_Exercise data_.
+--

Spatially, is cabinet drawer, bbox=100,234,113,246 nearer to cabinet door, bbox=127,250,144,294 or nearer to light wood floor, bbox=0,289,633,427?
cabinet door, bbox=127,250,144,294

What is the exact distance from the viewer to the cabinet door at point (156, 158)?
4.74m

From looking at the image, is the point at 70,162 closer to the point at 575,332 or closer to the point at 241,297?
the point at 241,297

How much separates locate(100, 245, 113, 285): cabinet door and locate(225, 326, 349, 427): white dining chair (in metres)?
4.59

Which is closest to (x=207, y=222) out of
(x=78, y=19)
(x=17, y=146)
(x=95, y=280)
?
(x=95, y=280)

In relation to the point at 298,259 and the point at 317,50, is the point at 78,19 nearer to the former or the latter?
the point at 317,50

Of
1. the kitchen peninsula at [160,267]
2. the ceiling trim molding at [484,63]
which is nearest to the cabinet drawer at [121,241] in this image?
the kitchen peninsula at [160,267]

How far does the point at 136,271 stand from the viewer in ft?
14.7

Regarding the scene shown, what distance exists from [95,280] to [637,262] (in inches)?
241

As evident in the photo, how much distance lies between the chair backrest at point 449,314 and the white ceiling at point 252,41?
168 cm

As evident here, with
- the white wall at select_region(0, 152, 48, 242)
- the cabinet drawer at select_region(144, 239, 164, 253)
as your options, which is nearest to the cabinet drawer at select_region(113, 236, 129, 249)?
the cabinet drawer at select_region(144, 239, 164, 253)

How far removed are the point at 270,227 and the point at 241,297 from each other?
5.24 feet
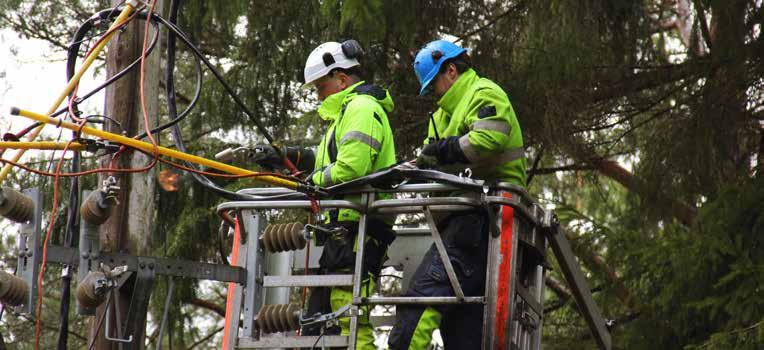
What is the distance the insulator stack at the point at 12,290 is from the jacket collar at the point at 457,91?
2.46 metres

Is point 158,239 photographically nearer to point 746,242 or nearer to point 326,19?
point 326,19

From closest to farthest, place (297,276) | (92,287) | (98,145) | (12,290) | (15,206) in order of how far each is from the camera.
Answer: (12,290) → (15,206) → (92,287) → (98,145) → (297,276)

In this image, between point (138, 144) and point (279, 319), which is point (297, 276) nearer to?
point (279, 319)

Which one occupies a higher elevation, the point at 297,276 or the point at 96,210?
the point at 96,210

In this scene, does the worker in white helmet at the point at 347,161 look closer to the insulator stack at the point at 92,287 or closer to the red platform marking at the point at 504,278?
the red platform marking at the point at 504,278

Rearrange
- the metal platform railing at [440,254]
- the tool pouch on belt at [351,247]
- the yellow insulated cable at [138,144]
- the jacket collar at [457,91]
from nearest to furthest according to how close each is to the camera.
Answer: the yellow insulated cable at [138,144] < the metal platform railing at [440,254] < the tool pouch on belt at [351,247] < the jacket collar at [457,91]

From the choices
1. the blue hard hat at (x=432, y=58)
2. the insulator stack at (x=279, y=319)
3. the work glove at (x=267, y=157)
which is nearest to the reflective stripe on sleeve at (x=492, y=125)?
the blue hard hat at (x=432, y=58)

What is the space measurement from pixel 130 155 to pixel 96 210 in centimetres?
226

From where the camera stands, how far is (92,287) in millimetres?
6262

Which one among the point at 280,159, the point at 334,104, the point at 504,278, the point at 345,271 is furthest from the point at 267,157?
the point at 504,278

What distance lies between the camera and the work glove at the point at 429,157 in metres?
6.78

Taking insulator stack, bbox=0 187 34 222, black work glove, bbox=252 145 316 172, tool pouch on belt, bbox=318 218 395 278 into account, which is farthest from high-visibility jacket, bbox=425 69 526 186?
insulator stack, bbox=0 187 34 222

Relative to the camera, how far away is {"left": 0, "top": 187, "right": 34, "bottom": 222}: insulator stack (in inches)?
241

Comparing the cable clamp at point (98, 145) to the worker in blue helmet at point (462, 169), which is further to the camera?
the worker in blue helmet at point (462, 169)
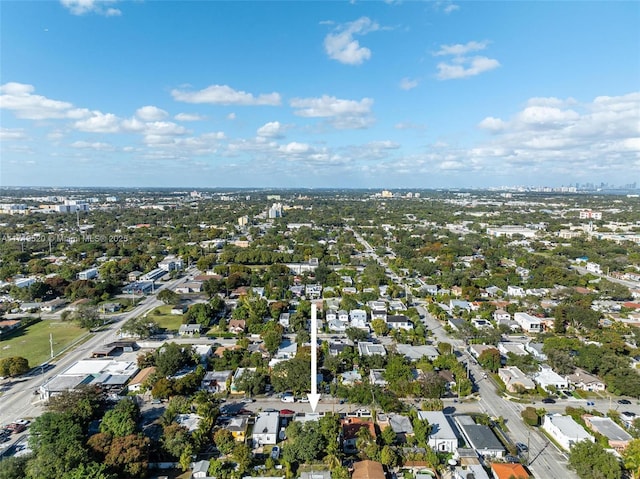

+--

_Brief_. Extract the text of every item above word for word, leaving out the pictures.

_Answer in full_.
Spatially, is cabinet drawer, bbox=100,234,113,246 nearer to cabinet door, bbox=127,250,144,294 or nearer to light wood floor, bbox=0,289,633,427?
cabinet door, bbox=127,250,144,294

What is the exact distance from the viewer to the cabinet door at point (156, 158)?
4.74m

From looking at the image, is the point at 70,162 closer to the point at 575,332 or closer to the point at 241,297?
the point at 241,297

How much separates locate(100, 245, 113, 285): cabinet door and locate(225, 326, 349, 427): white dining chair (in metres)?
4.59

Which is closest to (x=207, y=222) out of
(x=78, y=19)
(x=17, y=146)
(x=95, y=280)
?
(x=95, y=280)

In relation to the point at 298,259 and the point at 317,50, is the point at 78,19 nearer to the former or the latter?
the point at 317,50

Of
1. the kitchen peninsula at [160,267]
2. the ceiling trim molding at [484,63]
which is nearest to the cabinet drawer at [121,241] in this image?
the kitchen peninsula at [160,267]

How far does the point at 136,271 stand from the viewer in ft?
14.7

Regarding the scene shown, what distance exists from [95,280] to [637,262] (in inches)?
241

As evident in the photo, how much distance lies between the chair backrest at point 449,314 and the white ceiling at point 252,41?
168 cm

As evident here, with
- the white wall at select_region(0, 152, 48, 242)
- the cabinet drawer at select_region(144, 239, 164, 253)
as your options, which is nearest to the cabinet drawer at select_region(113, 236, 129, 249)?
the cabinet drawer at select_region(144, 239, 164, 253)

How far removed are the point at 270,227 and the point at 241,297 from each other?
5.24 feet
What is the distance the insulator stack at the point at 12,290 is from the jacket collar at the point at 457,91?
2.46 metres

Is point 158,239 photographically nearer to point 746,242 or nearer to point 326,19?
point 326,19

From closest to farthest, place (297,276) | (92,287) | (98,145) | (12,290) | (15,206) in order of how far each is from the camera.
Answer: (12,290) → (15,206) → (92,287) → (98,145) → (297,276)

In this image, between point (138, 144) and point (279, 319), which is point (297, 276) nearer to?
point (279, 319)

Which one occupies a higher elevation, the point at 297,276 or the point at 96,210?
the point at 96,210

In this scene, does the worker in white helmet at the point at 347,161 look closer to the insulator stack at the point at 92,287 or closer to the red platform marking at the point at 504,278?
the red platform marking at the point at 504,278

Rearrange
- the metal platform railing at [440,254]
- the tool pouch on belt at [351,247]
- the yellow insulated cable at [138,144]
- the jacket collar at [457,91]
from nearest to furthest according to how close each is to the camera.
Answer: the yellow insulated cable at [138,144] < the metal platform railing at [440,254] < the tool pouch on belt at [351,247] < the jacket collar at [457,91]

From the choices
1. the blue hard hat at (x=432, y=58)
2. the insulator stack at (x=279, y=319)
3. the work glove at (x=267, y=157)
which is nearest to the reflective stripe on sleeve at (x=492, y=125)?
the blue hard hat at (x=432, y=58)

What is the space measurement from pixel 130 155 to pixel 96 210 in centimetres?
226

From where the camera stands, how far is (92,287) in millimetres?
6262

Which one among the point at 280,159, the point at 334,104, the point at 504,278, the point at 345,271 is furthest from the point at 267,157?
the point at 504,278

What distance lies between the camera and the work glove at the point at 429,157 in metres?
6.78

Taking insulator stack, bbox=0 187 34 222, black work glove, bbox=252 145 316 172, tool pouch on belt, bbox=318 218 395 278 into account, which is farthest from high-visibility jacket, bbox=425 69 526 186?
insulator stack, bbox=0 187 34 222

Relative to the camera, how far away is {"left": 0, "top": 187, "right": 34, "bottom": 222}: insulator stack (in inches)?
241

Comparing the cable clamp at point (98, 145) to the worker in blue helmet at point (462, 169), which is further to the camera?
the worker in blue helmet at point (462, 169)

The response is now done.